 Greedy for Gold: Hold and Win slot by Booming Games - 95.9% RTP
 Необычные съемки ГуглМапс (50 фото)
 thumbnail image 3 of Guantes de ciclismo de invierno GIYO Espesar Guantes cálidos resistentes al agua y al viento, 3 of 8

------------------------------------

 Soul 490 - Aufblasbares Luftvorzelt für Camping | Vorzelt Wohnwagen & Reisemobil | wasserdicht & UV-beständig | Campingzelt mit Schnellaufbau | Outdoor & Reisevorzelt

------------------------------------

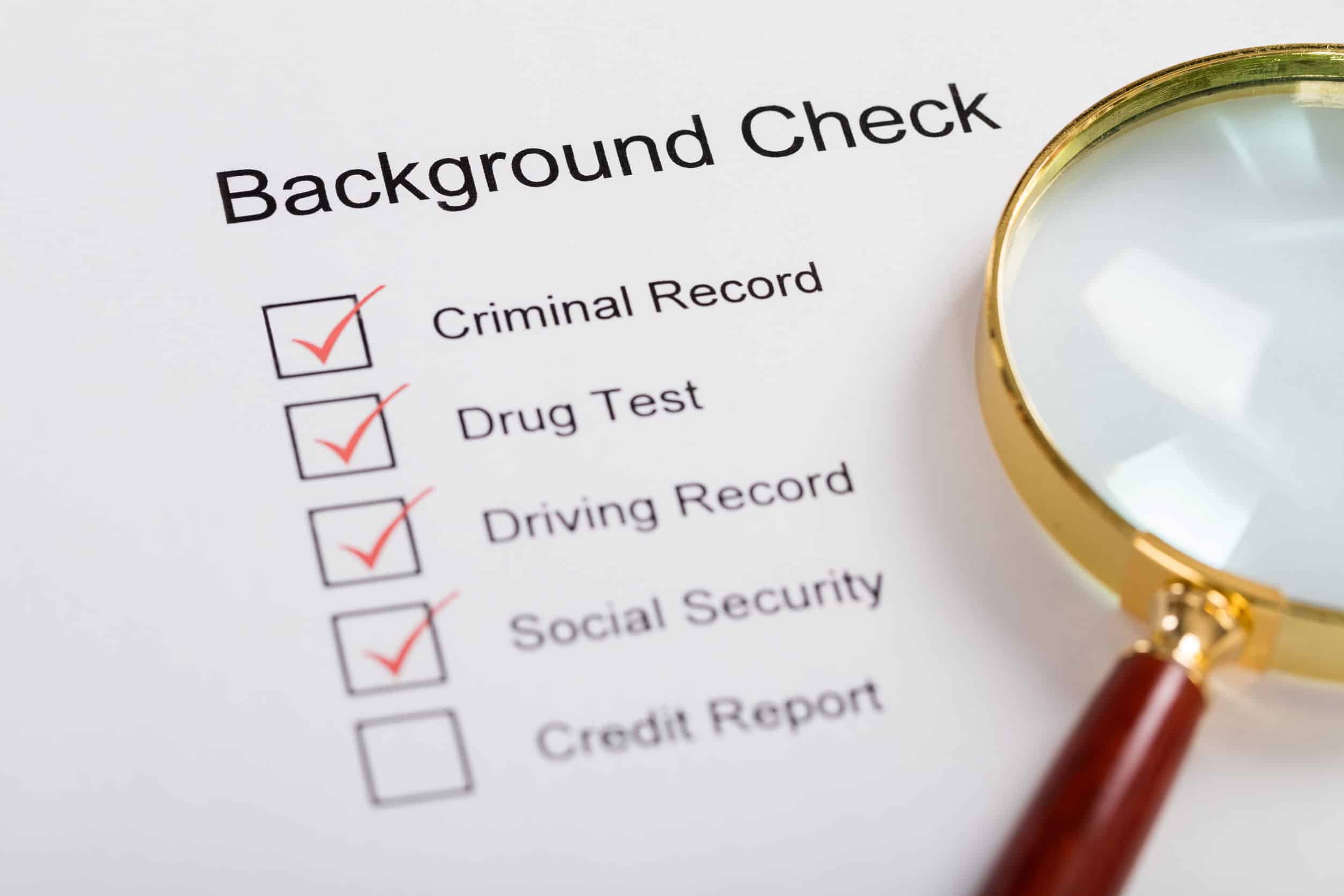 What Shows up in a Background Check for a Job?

------------------------------------

*PROBLEM DETAILS*
Begin at the line that has "Greedy for Gold: Hold" in the entries above; stop after the line that has "thumbnail image 3". Transcribe exactly those lines and no others.

*ANSWER*
 Greedy for Gold: Hold and Win slot by Booming Games - 95.9% RTP
 Необычные съемки ГуглМапс (50 фото)
 thumbnail image 3 of Guantes de ciclismo de invierno GIYO Espesar Guantes cálidos resistentes al agua y al viento, 3 of 8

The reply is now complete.